=== Excerpt to read ===
::::
In short, this multi-layered book ranks with Terry Pratchett’s best, most profound examinations of the nature of the human spirit. Over the past 25 years he has gone consistently further into the deeper, more complex aspects of human psychology, repaying our continuing interest in successive installments of his oeuvre.

4 comments:

yogagirl said...

Hi Robert - I used to read Terry Pratchett. I've probaby read a dozen or more of the Discworld books, although in no particular order. I've not read one for years, in fact I've not read much sci-fi or fantasy of any sort recently (too busy reading Rogers and Mearns!). But what your post got me thinking about was not only getting back into a genre I really enjoy, but introducing it to my kids. My mom was a huge sci-fi fan and I grew up devouring the classics - Asimov and Heinlein from a young age, although I can't remember exactly how young. My oldest is just about to turn 8 and loves to read, but with her favourites at the moment being Rainbow Fairies and anything to do with ponies, I tend to let her read on her own. So I'm wondering whether a bit of Terry Pratchett might be just the thing to get us reading together again.

yogagirl said...
::::
=== Record extracts ===

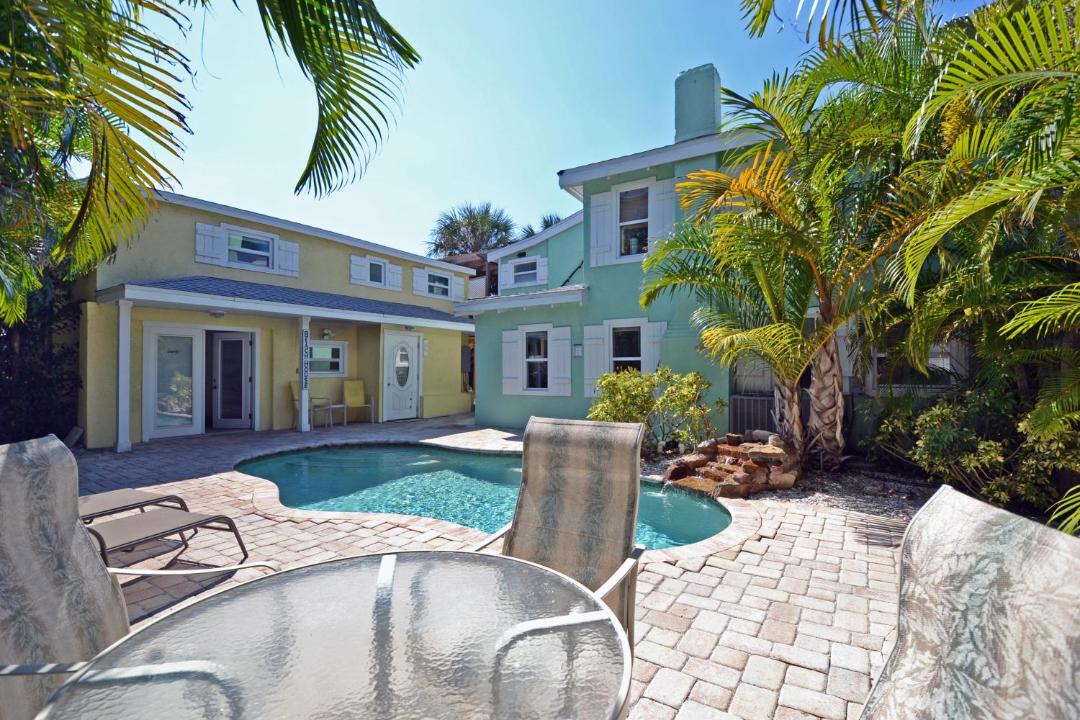 Photo of Outdoor in Bradenton Beach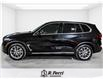 2024 BMW X5 xDrive40i (Stk: 34313A) in Woodbridge - Image 5 of 27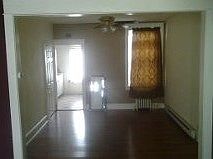 2nd image of 736 Kingston St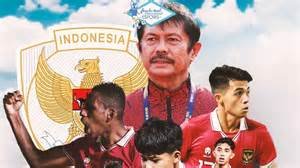 Tiga kisah menarik mengungkap perjalanan Timnas Indonesia U-20 hingga lolos Piala Asia U-20 2027, menyoroti strategi, bakat, dan dukungan fans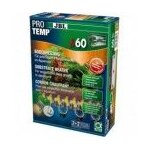 Bl 6041300 protemp b60 ii, chauffage au sol pour aquariums d'eau douce, pour aquariums de 300 a 600 l, ... Bl 6041300 protemp b60 ii, chauffage au sol pour aquariums d'eau douce, pour aquariums de 300 a 600 l, ...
::::
=== Questions to answer ===
**a.** In the Pratchett excerpt, how many Discworld books does yogagirl say they have probably read?
**b.** According to the Pratchett excerpt, why does yogagirl tend to let their oldest child read alone? Answer in one to three sentences.
**c.** From the Pratchett excerpt, extract everything from "Hi Robert - I" down to "reading together again.", word for word.

=== Exercise solutions ===
**a.** A dozen or more.

**b.** The oldest child's current favorites are Rainbow Fairies and anything to do with ponies, so yogagirl tends to let her read on her own. This is why yogagirl wonders whether some Terry Pratchett might get them reading together again.

**c.**
Hi Robert - I used to read Terry Pratchett. I've probaby read a dozen or more of the Discworld books, although in no particular order. I've not read one for years, in fact I've not read much sci-fi or fantasy of any sort recently (too busy reading Rogers and Mearns!). But what your post got me thinking about was not only getting back into a genre I really enjoy, but introducing it to my kids. My mom was a huge sci-fi fan and I grew up devouring the classics - Asimov and Heinlein from a young age, although I can't remember exactly how young. My oldest is just about to turn 8 and loves to read, but with her favourites at the moment being Rainbow Fairies and anything to do with ponies, I tend to let her read on her own. So I'm wondering whether a bit of Terry Pratchett might be just the thing to get us reading together again.